顔を真っ赤にして立ち上がり、荒い息を吐いているのを冷然とアイラは見据える。
「ん?なら一般的な話しようか。神官服って戦士の鎧より厚いの?何回連続で魔法使えば魔法力枯渇するかは?怪我した状態で魔法使うときどれくらい集中が必要か試したことはある?」
目を見開くシホルに向ける笑顔は、ずっと変わらない。
「ねえ、ずっとさ、・・・何みてたの?」
「ちょ・・・言い過ぎやろ!アイちゃん!シホルはなあ」
そうしてユメが抗議の声を上げて眼を見開き固まっているシホルを抱きしめるのを鼻で笑う。
「人を庇う前に自分の事ちゃんと考えた方がいいんじゃない?弓もろくに使えない狩人が前にでしゃばるくらいなら、戦士に転職した方がよっぽど役に立つのに」
「お前、いい加減にしろよ!たいしてお前も変わらないだろーが!ふざけんなクソ女!」
眦を上げるランタにアイラは肩を震わせて笑う。
「フォローしなきゃゴブリン一匹まともに倒せない癖になに面白いこと言ってるの?かすり傷ごときで後ろに下がるくせに?」
黙って辛そうな顔をしていたモグゾーには、いい加減言いたいことあるなら待ってないで自分で言ってよとわらう。
「そんで?話はおしまい?」
「二度とオレ達の前に顔見せるんじゃねえ!嘘つき女!」
「そうだね、もっと早く言うべきだったのに。それだけはごめん」
ランタの声に笑って立ち上がり、動けないハルヒロ達を置き去りにして彼女が行く。
行ってしまう。
ハルヒロは深呼吸する。
神官が狙われやすいことは、この前キッカワに言われた。
なんだよおれ。知ってるんじゃん。メリイが前に出ない理由。
前に出れば、敵に狙われるからだ。
なら、ほかのことは?
マナトも知ってたはずだ。
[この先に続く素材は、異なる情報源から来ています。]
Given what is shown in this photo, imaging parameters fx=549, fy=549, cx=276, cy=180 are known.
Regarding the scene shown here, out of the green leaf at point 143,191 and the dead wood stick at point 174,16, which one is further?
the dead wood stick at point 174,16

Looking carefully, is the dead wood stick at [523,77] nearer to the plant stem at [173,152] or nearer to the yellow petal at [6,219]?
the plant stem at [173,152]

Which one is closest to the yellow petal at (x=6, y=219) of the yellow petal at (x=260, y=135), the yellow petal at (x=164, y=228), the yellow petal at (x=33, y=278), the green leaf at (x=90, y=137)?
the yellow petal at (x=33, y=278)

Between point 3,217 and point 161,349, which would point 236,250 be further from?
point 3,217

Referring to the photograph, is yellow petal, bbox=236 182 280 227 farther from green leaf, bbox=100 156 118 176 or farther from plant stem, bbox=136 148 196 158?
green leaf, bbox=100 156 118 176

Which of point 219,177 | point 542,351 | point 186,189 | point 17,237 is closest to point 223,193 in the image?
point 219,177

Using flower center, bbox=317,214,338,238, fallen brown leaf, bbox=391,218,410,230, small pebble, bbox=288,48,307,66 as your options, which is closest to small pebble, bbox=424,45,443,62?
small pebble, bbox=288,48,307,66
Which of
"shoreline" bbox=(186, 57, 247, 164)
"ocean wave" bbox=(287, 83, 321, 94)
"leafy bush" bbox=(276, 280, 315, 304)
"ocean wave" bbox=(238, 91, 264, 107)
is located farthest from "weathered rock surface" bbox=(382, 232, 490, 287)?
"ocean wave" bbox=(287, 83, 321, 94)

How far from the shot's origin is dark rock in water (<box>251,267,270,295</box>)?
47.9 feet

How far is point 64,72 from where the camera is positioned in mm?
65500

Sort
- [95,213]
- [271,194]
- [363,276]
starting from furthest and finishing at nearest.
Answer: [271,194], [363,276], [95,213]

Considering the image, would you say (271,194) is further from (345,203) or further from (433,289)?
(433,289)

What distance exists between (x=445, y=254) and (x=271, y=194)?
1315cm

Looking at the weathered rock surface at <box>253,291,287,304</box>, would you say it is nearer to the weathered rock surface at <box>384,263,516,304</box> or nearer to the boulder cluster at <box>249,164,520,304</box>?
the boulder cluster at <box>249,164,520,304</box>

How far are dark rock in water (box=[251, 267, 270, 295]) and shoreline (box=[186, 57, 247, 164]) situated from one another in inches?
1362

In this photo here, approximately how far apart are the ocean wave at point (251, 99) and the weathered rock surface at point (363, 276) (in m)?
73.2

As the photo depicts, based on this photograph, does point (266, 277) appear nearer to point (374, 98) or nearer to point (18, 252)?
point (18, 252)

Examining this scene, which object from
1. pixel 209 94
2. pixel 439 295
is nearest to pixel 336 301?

神官だから。
じくりと胸の奥が痛む。
「アイラ、待って」
ハルヒロの呼びかけに、彼女は律義に立ち止まり、ややあって振り返って笑う。
いつもみたいに。
「・・・・・・いいパーティになってきたな」
吐き出された唐突な言葉に近寄りかけたハルヒロの足が止まる。
表情が強張り、血の気が引いていく音がした。
「本気で言ったって、信じてるの?私には絶対無理なんだけど?」
明るい無邪気な問いかけに、柔らかいところを平手打ちされたような痛みをこらえる。
背後で誰もが似たような声を出し、歯を食いしばっていた。
「まあ、精々頑張って。死なない程度にね」
痛いほど優しい声でそう言って、彼女は歩いて行く。
もう二度とここに帰ってくることはないだろう。
微かな足音を聞きながら、ハルヒロはぎゅっと目を瞑った。